I see Peter has answered the drilling question.

Do you have a wellbore stability model or an expert to talk to ?   If you are going to drill tertiary shales what is their collapse gradient and from what depth is the required MW calculated?   
As you drilling riserless you have no mud weight from sea surface to sea bed . Does your model assume the mud weight required is calculated from rig floor or from sea bed !  
There are a number of train wrecks from failure to get the casing  down in these deep water wells in UK and Norway due to collapsing hole.   You need the planning driller to talk to the WB stability focal point .       
Drilling Specialist/Well Engineer/Training Consultant
Kingdom Drilling
Total Posts: 361
Join Date: 10/01/05
David great challenge, that is achievable in my view, and likely has been done in various components parts that may need to just be brought together to best fit ones needs.

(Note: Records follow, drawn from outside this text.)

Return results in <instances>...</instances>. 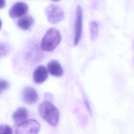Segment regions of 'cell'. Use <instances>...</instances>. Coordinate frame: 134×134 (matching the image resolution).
<instances>
[{
	"mask_svg": "<svg viewBox=\"0 0 134 134\" xmlns=\"http://www.w3.org/2000/svg\"><path fill=\"white\" fill-rule=\"evenodd\" d=\"M38 111L40 116L48 124L55 126L59 122L60 113L58 109L50 101L46 100L40 104Z\"/></svg>",
	"mask_w": 134,
	"mask_h": 134,
	"instance_id": "obj_1",
	"label": "cell"
},
{
	"mask_svg": "<svg viewBox=\"0 0 134 134\" xmlns=\"http://www.w3.org/2000/svg\"><path fill=\"white\" fill-rule=\"evenodd\" d=\"M61 40V36L59 31L55 28H50L42 39L41 49L44 51H52L58 46Z\"/></svg>",
	"mask_w": 134,
	"mask_h": 134,
	"instance_id": "obj_2",
	"label": "cell"
},
{
	"mask_svg": "<svg viewBox=\"0 0 134 134\" xmlns=\"http://www.w3.org/2000/svg\"><path fill=\"white\" fill-rule=\"evenodd\" d=\"M39 130V123L35 119L26 120L14 127L15 134H38Z\"/></svg>",
	"mask_w": 134,
	"mask_h": 134,
	"instance_id": "obj_3",
	"label": "cell"
},
{
	"mask_svg": "<svg viewBox=\"0 0 134 134\" xmlns=\"http://www.w3.org/2000/svg\"><path fill=\"white\" fill-rule=\"evenodd\" d=\"M46 15L48 21L51 24L57 23L63 20L65 17L63 10L54 4L50 5L47 8Z\"/></svg>",
	"mask_w": 134,
	"mask_h": 134,
	"instance_id": "obj_4",
	"label": "cell"
},
{
	"mask_svg": "<svg viewBox=\"0 0 134 134\" xmlns=\"http://www.w3.org/2000/svg\"><path fill=\"white\" fill-rule=\"evenodd\" d=\"M82 21H83V12L80 6H77L76 9V17L74 26V35L73 39V44L76 46L81 37L82 31Z\"/></svg>",
	"mask_w": 134,
	"mask_h": 134,
	"instance_id": "obj_5",
	"label": "cell"
},
{
	"mask_svg": "<svg viewBox=\"0 0 134 134\" xmlns=\"http://www.w3.org/2000/svg\"><path fill=\"white\" fill-rule=\"evenodd\" d=\"M28 12V5L24 2H17L14 4L9 11V16L12 19L25 16Z\"/></svg>",
	"mask_w": 134,
	"mask_h": 134,
	"instance_id": "obj_6",
	"label": "cell"
},
{
	"mask_svg": "<svg viewBox=\"0 0 134 134\" xmlns=\"http://www.w3.org/2000/svg\"><path fill=\"white\" fill-rule=\"evenodd\" d=\"M48 77L47 69L43 65H39L33 73V80L37 84L43 83Z\"/></svg>",
	"mask_w": 134,
	"mask_h": 134,
	"instance_id": "obj_7",
	"label": "cell"
},
{
	"mask_svg": "<svg viewBox=\"0 0 134 134\" xmlns=\"http://www.w3.org/2000/svg\"><path fill=\"white\" fill-rule=\"evenodd\" d=\"M22 95L24 100L28 104H33L38 100V95L36 91L31 87H25Z\"/></svg>",
	"mask_w": 134,
	"mask_h": 134,
	"instance_id": "obj_8",
	"label": "cell"
},
{
	"mask_svg": "<svg viewBox=\"0 0 134 134\" xmlns=\"http://www.w3.org/2000/svg\"><path fill=\"white\" fill-rule=\"evenodd\" d=\"M48 72L52 75L56 77H60L63 74V70L59 62L55 60L49 62L47 64Z\"/></svg>",
	"mask_w": 134,
	"mask_h": 134,
	"instance_id": "obj_9",
	"label": "cell"
},
{
	"mask_svg": "<svg viewBox=\"0 0 134 134\" xmlns=\"http://www.w3.org/2000/svg\"><path fill=\"white\" fill-rule=\"evenodd\" d=\"M28 116V113L26 108L20 107L13 114L12 118L15 122L17 124L24 121Z\"/></svg>",
	"mask_w": 134,
	"mask_h": 134,
	"instance_id": "obj_10",
	"label": "cell"
},
{
	"mask_svg": "<svg viewBox=\"0 0 134 134\" xmlns=\"http://www.w3.org/2000/svg\"><path fill=\"white\" fill-rule=\"evenodd\" d=\"M34 18L30 15H25L20 17L17 21V26L23 30H27L33 25Z\"/></svg>",
	"mask_w": 134,
	"mask_h": 134,
	"instance_id": "obj_11",
	"label": "cell"
},
{
	"mask_svg": "<svg viewBox=\"0 0 134 134\" xmlns=\"http://www.w3.org/2000/svg\"><path fill=\"white\" fill-rule=\"evenodd\" d=\"M90 37L92 40H95L98 36V24L96 21H92L90 24Z\"/></svg>",
	"mask_w": 134,
	"mask_h": 134,
	"instance_id": "obj_12",
	"label": "cell"
},
{
	"mask_svg": "<svg viewBox=\"0 0 134 134\" xmlns=\"http://www.w3.org/2000/svg\"><path fill=\"white\" fill-rule=\"evenodd\" d=\"M0 134H13L12 129L7 125H2L0 126Z\"/></svg>",
	"mask_w": 134,
	"mask_h": 134,
	"instance_id": "obj_13",
	"label": "cell"
},
{
	"mask_svg": "<svg viewBox=\"0 0 134 134\" xmlns=\"http://www.w3.org/2000/svg\"><path fill=\"white\" fill-rule=\"evenodd\" d=\"M8 53V46L3 43L0 42V57L5 56Z\"/></svg>",
	"mask_w": 134,
	"mask_h": 134,
	"instance_id": "obj_14",
	"label": "cell"
},
{
	"mask_svg": "<svg viewBox=\"0 0 134 134\" xmlns=\"http://www.w3.org/2000/svg\"><path fill=\"white\" fill-rule=\"evenodd\" d=\"M9 87L8 83L4 80H0V94L7 90Z\"/></svg>",
	"mask_w": 134,
	"mask_h": 134,
	"instance_id": "obj_15",
	"label": "cell"
},
{
	"mask_svg": "<svg viewBox=\"0 0 134 134\" xmlns=\"http://www.w3.org/2000/svg\"><path fill=\"white\" fill-rule=\"evenodd\" d=\"M83 100H84V105L88 113V114H90V115L91 116H92V115H93V113H92V108H91V105H90V104L89 103V102L88 101V100L85 97H84L83 98Z\"/></svg>",
	"mask_w": 134,
	"mask_h": 134,
	"instance_id": "obj_16",
	"label": "cell"
},
{
	"mask_svg": "<svg viewBox=\"0 0 134 134\" xmlns=\"http://www.w3.org/2000/svg\"><path fill=\"white\" fill-rule=\"evenodd\" d=\"M5 0H0V9L3 8L5 6Z\"/></svg>",
	"mask_w": 134,
	"mask_h": 134,
	"instance_id": "obj_17",
	"label": "cell"
},
{
	"mask_svg": "<svg viewBox=\"0 0 134 134\" xmlns=\"http://www.w3.org/2000/svg\"><path fill=\"white\" fill-rule=\"evenodd\" d=\"M1 27H2V21H1V20L0 19V30L1 29Z\"/></svg>",
	"mask_w": 134,
	"mask_h": 134,
	"instance_id": "obj_18",
	"label": "cell"
},
{
	"mask_svg": "<svg viewBox=\"0 0 134 134\" xmlns=\"http://www.w3.org/2000/svg\"><path fill=\"white\" fill-rule=\"evenodd\" d=\"M51 1H54V2H58V1H60V0H51Z\"/></svg>",
	"mask_w": 134,
	"mask_h": 134,
	"instance_id": "obj_19",
	"label": "cell"
}]
</instances>
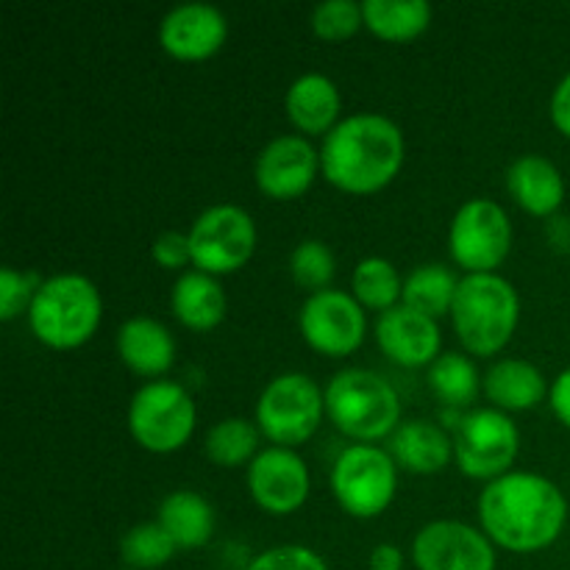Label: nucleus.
<instances>
[{
	"label": "nucleus",
	"instance_id": "1",
	"mask_svg": "<svg viewBox=\"0 0 570 570\" xmlns=\"http://www.w3.org/2000/svg\"><path fill=\"white\" fill-rule=\"evenodd\" d=\"M479 521L484 534L501 549L527 554L560 538L568 521V501L551 479L512 471L482 490Z\"/></svg>",
	"mask_w": 570,
	"mask_h": 570
},
{
	"label": "nucleus",
	"instance_id": "2",
	"mask_svg": "<svg viewBox=\"0 0 570 570\" xmlns=\"http://www.w3.org/2000/svg\"><path fill=\"white\" fill-rule=\"evenodd\" d=\"M404 165V134L379 111H356L323 137V176L345 193H376Z\"/></svg>",
	"mask_w": 570,
	"mask_h": 570
},
{
	"label": "nucleus",
	"instance_id": "3",
	"mask_svg": "<svg viewBox=\"0 0 570 570\" xmlns=\"http://www.w3.org/2000/svg\"><path fill=\"white\" fill-rule=\"evenodd\" d=\"M521 317L515 287L499 273H468L460 278L451 321L471 354L490 356L510 343Z\"/></svg>",
	"mask_w": 570,
	"mask_h": 570
},
{
	"label": "nucleus",
	"instance_id": "4",
	"mask_svg": "<svg viewBox=\"0 0 570 570\" xmlns=\"http://www.w3.org/2000/svg\"><path fill=\"white\" fill-rule=\"evenodd\" d=\"M326 415L360 443L387 438L399 429L401 399L393 384L365 367H345L323 390Z\"/></svg>",
	"mask_w": 570,
	"mask_h": 570
},
{
	"label": "nucleus",
	"instance_id": "5",
	"mask_svg": "<svg viewBox=\"0 0 570 570\" xmlns=\"http://www.w3.org/2000/svg\"><path fill=\"white\" fill-rule=\"evenodd\" d=\"M100 293L81 273H56L28 306V323L39 343L50 348H76L87 343L100 323Z\"/></svg>",
	"mask_w": 570,
	"mask_h": 570
},
{
	"label": "nucleus",
	"instance_id": "6",
	"mask_svg": "<svg viewBox=\"0 0 570 570\" xmlns=\"http://www.w3.org/2000/svg\"><path fill=\"white\" fill-rule=\"evenodd\" d=\"M323 412H326L323 390L317 387L315 379L295 371L271 379L256 401L259 432L284 449L309 440L321 426Z\"/></svg>",
	"mask_w": 570,
	"mask_h": 570
},
{
	"label": "nucleus",
	"instance_id": "7",
	"mask_svg": "<svg viewBox=\"0 0 570 570\" xmlns=\"http://www.w3.org/2000/svg\"><path fill=\"white\" fill-rule=\"evenodd\" d=\"M195 429V401L181 384L156 382L142 384L128 404V432L154 454L178 451Z\"/></svg>",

e.g. In several offshore and notably deepwater environments where normal pressure regimes exist and no hydrocarbons are present. Pushing surface string as deep 'ALARP' into the first indication of undercompaction is a good strategy if a slender well design meets the TD bill.

Many have achieved this is areas where stratigraphy, pressure regimes, well design hazards / risks and uncertainties permit. e.g.

SE Asia 17 1/2" section up to (4,000ft) surface wellbore sections during 1990's via Unocal's SX explorations wells. No conductors used Surface BOP's. I may have some data to see bit used. 

Irish Atlantic 17 1/2" slender well design 1290m (Statoil).
Conductor however drilled and cemented. No bit data provided.

Offshore HPHT wells 26" casings are pushed 1000m +
(smaller 17 1/2" slender wellbores designs offer several benefits if this can be achieved without compromising getting to well's total depth and no of strings then needed.) Roller cone bits typically exclusively used.

Offshore India in >2000 - 3000m water depth surface string (26in drilled 20in casing ) is pushed deeper (>1000m) to get formation strength needed to run the SSBOP and drill the next section. Typically 1-1-5 has never been an issue

However drilling into cretaceous (late, early?) and to assure one bit run?  Getting Bit selection and BHA design I can conclude is central and critical to getting it right first time stratgey. 

Jetting 36" conductors with 17 1/2" bits is well documented.
In regards to jetting, as long as decent nozzles are run in bit, then a PDC is feasible and my understanding this has been done. I have no personal experience of this myself. 

For the remaining section. In terms of bit/BHA systems analysis and preferred choice.  My assessment would be. It depends on exact stratigraphy to be drilled. Exact and precise  nature and constituent of this. How good is your seismic, offsets etc. Be sure to Q and QA Hazards, Risk and uncertainties.

Word of caution: PDC's are not always the most preferred solution? I have personally had these crap out and had to be pulled in tertiary sequences (on well cemented stringers etc). 

If lots of inter-beds and stringers are expected (this is the central issue to address in my view) Where getting the optimal bit / BHA is not that straight forward or as easy as it may seem. Other better optimal alternate to a PDC may be preferred.

Other risk? is running a insert bit on the wrong motor. e.g. High RPM / weight on a stringer again can wipe out an insert bit if best practices are not followed. (I'm sure many have the tee shirts for this also!)

What ever the bit? best-practices always needed to be in place to get a bit/BHA optimally to bottom in one run and assuring pristine wellbore conditions are drilled. The standard Test and measure for this to be to POH from TD to conductor on elevators only!